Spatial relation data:

▬▬▬▬▬▬▬▬▬▬

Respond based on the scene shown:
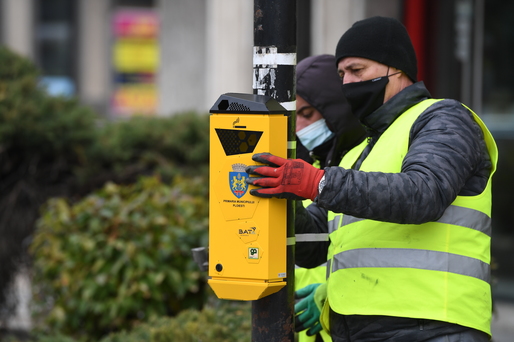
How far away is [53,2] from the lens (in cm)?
1570

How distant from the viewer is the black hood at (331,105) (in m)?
2.98

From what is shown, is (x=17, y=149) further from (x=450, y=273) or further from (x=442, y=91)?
(x=450, y=273)

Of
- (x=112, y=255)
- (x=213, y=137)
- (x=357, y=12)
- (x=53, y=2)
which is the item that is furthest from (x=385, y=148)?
(x=53, y=2)

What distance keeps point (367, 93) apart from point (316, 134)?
0.79 meters

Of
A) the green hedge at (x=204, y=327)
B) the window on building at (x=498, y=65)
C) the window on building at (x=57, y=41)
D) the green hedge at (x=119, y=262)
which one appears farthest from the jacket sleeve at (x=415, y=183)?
the window on building at (x=57, y=41)

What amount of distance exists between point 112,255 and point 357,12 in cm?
320

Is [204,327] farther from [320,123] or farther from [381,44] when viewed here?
[381,44]

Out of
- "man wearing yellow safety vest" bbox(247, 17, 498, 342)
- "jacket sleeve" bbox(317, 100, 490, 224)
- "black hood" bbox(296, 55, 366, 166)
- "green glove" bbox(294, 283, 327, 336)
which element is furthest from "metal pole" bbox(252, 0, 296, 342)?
"black hood" bbox(296, 55, 366, 166)

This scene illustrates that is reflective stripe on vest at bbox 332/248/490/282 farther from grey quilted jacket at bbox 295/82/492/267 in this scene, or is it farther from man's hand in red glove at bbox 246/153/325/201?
man's hand in red glove at bbox 246/153/325/201

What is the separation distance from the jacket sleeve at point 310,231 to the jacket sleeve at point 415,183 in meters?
0.54

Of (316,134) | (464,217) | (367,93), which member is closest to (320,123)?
(316,134)

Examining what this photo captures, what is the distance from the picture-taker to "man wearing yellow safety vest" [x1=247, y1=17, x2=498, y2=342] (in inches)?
75.4

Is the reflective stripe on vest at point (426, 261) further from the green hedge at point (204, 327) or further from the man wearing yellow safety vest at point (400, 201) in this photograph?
the green hedge at point (204, 327)

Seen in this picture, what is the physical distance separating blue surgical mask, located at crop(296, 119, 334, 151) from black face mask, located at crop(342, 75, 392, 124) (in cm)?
73
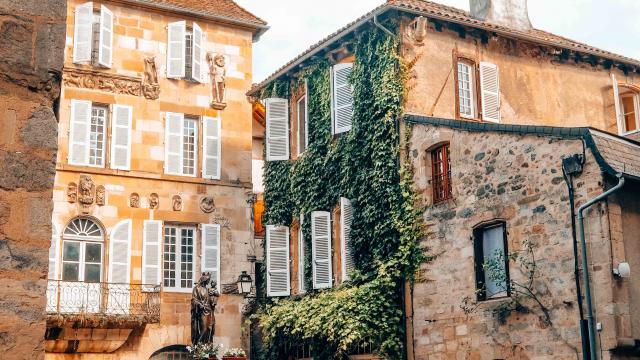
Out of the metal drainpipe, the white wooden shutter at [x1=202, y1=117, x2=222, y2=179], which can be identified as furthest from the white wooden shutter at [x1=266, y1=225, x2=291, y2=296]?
the metal drainpipe

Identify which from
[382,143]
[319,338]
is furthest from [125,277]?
[382,143]

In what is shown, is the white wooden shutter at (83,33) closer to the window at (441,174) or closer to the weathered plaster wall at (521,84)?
the weathered plaster wall at (521,84)

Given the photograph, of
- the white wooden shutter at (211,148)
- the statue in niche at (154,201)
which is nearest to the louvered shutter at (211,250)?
the statue in niche at (154,201)

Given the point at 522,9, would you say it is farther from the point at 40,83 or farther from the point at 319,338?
the point at 40,83

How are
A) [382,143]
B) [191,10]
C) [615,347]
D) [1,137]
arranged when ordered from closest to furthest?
[1,137] < [615,347] < [382,143] < [191,10]

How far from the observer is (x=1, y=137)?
11.8 ft

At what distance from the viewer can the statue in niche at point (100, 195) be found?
75.5ft

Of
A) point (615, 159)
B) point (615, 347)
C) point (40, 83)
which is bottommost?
point (615, 347)

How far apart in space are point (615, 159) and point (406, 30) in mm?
6410

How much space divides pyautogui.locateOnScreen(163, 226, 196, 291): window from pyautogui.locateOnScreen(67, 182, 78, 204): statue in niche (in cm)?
245

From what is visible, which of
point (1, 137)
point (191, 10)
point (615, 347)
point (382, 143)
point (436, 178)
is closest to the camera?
point (1, 137)

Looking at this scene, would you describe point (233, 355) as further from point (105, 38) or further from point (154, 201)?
point (105, 38)

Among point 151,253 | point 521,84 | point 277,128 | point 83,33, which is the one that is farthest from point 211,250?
point 521,84

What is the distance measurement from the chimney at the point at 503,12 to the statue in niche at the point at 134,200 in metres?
9.55
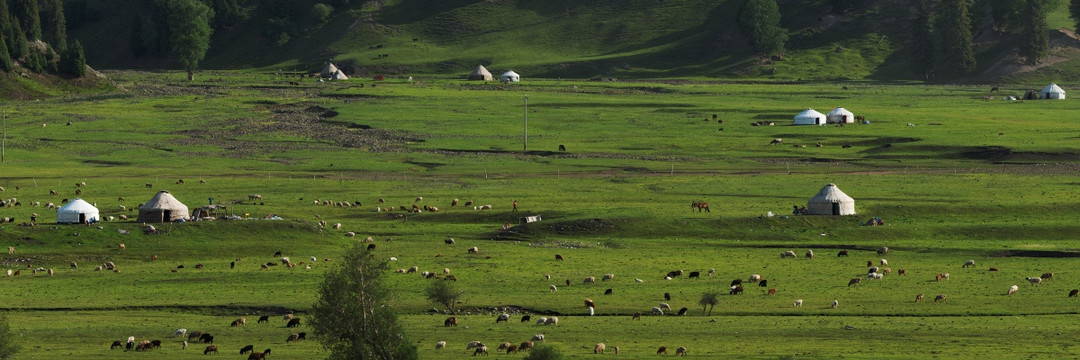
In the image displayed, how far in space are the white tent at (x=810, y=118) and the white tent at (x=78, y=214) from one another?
96.1 metres

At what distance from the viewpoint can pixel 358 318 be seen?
46500 mm

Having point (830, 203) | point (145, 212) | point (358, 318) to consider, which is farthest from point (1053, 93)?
point (358, 318)

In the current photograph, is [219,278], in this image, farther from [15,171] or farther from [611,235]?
[15,171]

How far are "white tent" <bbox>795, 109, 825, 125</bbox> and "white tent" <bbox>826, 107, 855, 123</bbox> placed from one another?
844 mm

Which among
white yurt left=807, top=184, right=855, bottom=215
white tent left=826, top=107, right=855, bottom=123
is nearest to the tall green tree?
white yurt left=807, top=184, right=855, bottom=215

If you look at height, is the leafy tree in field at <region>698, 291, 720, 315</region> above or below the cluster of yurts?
below

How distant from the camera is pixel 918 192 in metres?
110

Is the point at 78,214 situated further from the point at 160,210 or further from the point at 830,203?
the point at 830,203

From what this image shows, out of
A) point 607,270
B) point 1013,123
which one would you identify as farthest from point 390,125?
point 607,270

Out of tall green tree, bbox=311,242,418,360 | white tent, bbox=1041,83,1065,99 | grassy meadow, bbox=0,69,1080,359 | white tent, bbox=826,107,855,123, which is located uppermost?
white tent, bbox=1041,83,1065,99

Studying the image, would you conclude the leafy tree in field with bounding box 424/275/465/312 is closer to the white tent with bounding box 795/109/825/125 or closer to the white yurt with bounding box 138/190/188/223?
the white yurt with bounding box 138/190/188/223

▬▬▬▬▬▬▬▬▬▬

Transcribe all of the material exactly, leaving out whatever pictures it contains.

Respond based on the scene shown:
How far away is [53,2] from the lens (in cm)?
1570

How distant from the viewer is the black hood at (331,105) (in m)?
2.98

From what is shown, is (x=17, y=149) further from (x=450, y=273) or further from (x=442, y=91)?
(x=450, y=273)

Of
- (x=112, y=255)
- (x=213, y=137)
- (x=357, y=12)
- (x=53, y=2)
which is the item that is furthest from (x=385, y=148)?
(x=53, y=2)

What distance keeps point (367, 93) apart from point (316, 134)?
0.79 meters

Of
A) the green hedge at (x=204, y=327)
B) the window on building at (x=498, y=65)
C) the window on building at (x=57, y=41)
D) the green hedge at (x=119, y=262)
which one appears farthest from the jacket sleeve at (x=415, y=183)?
the window on building at (x=57, y=41)

What amount of distance exists between point 112,255 and point 357,12 in cm?
320

Is [204,327] farther from [320,123] or farther from [381,44] when viewed here?
[381,44]

Out of
- "man wearing yellow safety vest" bbox(247, 17, 498, 342)
- "jacket sleeve" bbox(317, 100, 490, 224)
- "black hood" bbox(296, 55, 366, 166)
- "green glove" bbox(294, 283, 327, 336)
which element is furthest from "metal pole" bbox(252, 0, 296, 342)?
"black hood" bbox(296, 55, 366, 166)

This scene illustrates that is reflective stripe on vest at bbox 332/248/490/282 farther from grey quilted jacket at bbox 295/82/492/267 in this scene, or is it farther from man's hand in red glove at bbox 246/153/325/201?
man's hand in red glove at bbox 246/153/325/201

What is the separation distance from the jacket sleeve at point 310,231 to the jacket sleeve at point 415,183 in meters?
0.54

Of (316,134) | (464,217) | (367,93), which member is closest to (320,123)?
(316,134)

Examining what this photo captures, what is the distance from the picture-taker to "man wearing yellow safety vest" [x1=247, y1=17, x2=498, y2=342] (in inches)?
75.4

Is the reflective stripe on vest at point (426, 261) further from the green hedge at point (204, 327) or further from the man wearing yellow safety vest at point (400, 201) in this photograph?
the green hedge at point (204, 327)

Seen in this picture, what is the physical distance separating blue surgical mask, located at crop(296, 119, 334, 151) from black face mask, located at crop(342, 75, 392, 124) (in cm)?
73
Out of the metal drainpipe, the white wooden shutter at [x1=202, y1=117, x2=222, y2=179], which can be identified as furthest from the white wooden shutter at [x1=266, y1=225, x2=291, y2=296]?
the metal drainpipe

Identify which from
[382,143]
[319,338]
is furthest from [125,277]?
[382,143]

In what is shown, is the white wooden shutter at (83,33) closer to the window at (441,174) or closer to the weathered plaster wall at (521,84)?
the weathered plaster wall at (521,84)

Given the photograph, of
- the white wooden shutter at (211,148)
- the statue in niche at (154,201)
which is nearest to the louvered shutter at (211,250)?
the statue in niche at (154,201)

Given the point at 522,9, would you say it is farther from the point at 40,83 or farther from the point at 319,338?
the point at 40,83

How are
A) [382,143]
B) [191,10]
C) [615,347]
D) [1,137]
arranged when ordered from closest to furthest?
[1,137] < [615,347] < [382,143] < [191,10]

How far from the observer is (x=1, y=137)?
11.8 ft

At what distance from the viewer can the statue in niche at point (100, 195) be found?
75.5ft

Of
A) point (615, 159)
B) point (615, 347)
C) point (40, 83)
which is bottommost?
point (615, 347)

How far apart in space are point (615, 159) and point (406, 30) in mm?
6410

How much space divides pyautogui.locateOnScreen(163, 226, 196, 291): window from pyautogui.locateOnScreen(67, 182, 78, 204): statue in niche (in cm)?
245

From what is visible, which of
point (1, 137)
point (191, 10)
point (615, 347)
point (382, 143)
point (436, 178)
is closest to the camera?
point (1, 137)

Looking at this scene, would you describe point (233, 355) as further from point (105, 38) or further from point (154, 201)?
point (105, 38)

Among point 151,253 | point 521,84 | point 277,128 | point 83,33, which is the one that is farthest from point 211,250?
point 521,84

What is the distance measurement from the chimney at the point at 503,12 to the statue in niche at the point at 134,200 in metres?
9.55
In the image displayed, how far in space are the white tent at (x=810, y=118) and the white tent at (x=78, y=214) from one another?
96.1 metres

At what distance from the viewpoint can pixel 358 318 be seen?
46500 mm

Having point (830, 203) | point (145, 212) | point (358, 318) to consider, which is farthest from point (1053, 93)?
point (358, 318)

In the current photograph, is [219,278], in this image, farther from [15,171] or farther from [611,235]?
[15,171]

How far are "white tent" <bbox>795, 109, 825, 125</bbox> and "white tent" <bbox>826, 107, 855, 123</bbox> placed from one another?
844 mm

Which among
white yurt left=807, top=184, right=855, bottom=215
white tent left=826, top=107, right=855, bottom=123
is nearest to the tall green tree?
white yurt left=807, top=184, right=855, bottom=215

If you look at height, is the leafy tree in field at <region>698, 291, 720, 315</region> above or below the cluster of yurts?
below

How distant from the camera is pixel 918 192 in metres?
110

Is the point at 78,214 situated further from the point at 160,210 or further from the point at 830,203?
the point at 830,203

From what this image shows, out of
A) point 607,270
B) point 1013,123
which one would you identify as farthest from point 390,125?
point 607,270

Out of tall green tree, bbox=311,242,418,360 | white tent, bbox=1041,83,1065,99 | grassy meadow, bbox=0,69,1080,359 | white tent, bbox=826,107,855,123, which is located uppermost?
white tent, bbox=1041,83,1065,99

Studying the image, would you conclude the leafy tree in field with bounding box 424/275/465/312 is closer to the white tent with bounding box 795/109/825/125 or closer to the white yurt with bounding box 138/190/188/223?
the white yurt with bounding box 138/190/188/223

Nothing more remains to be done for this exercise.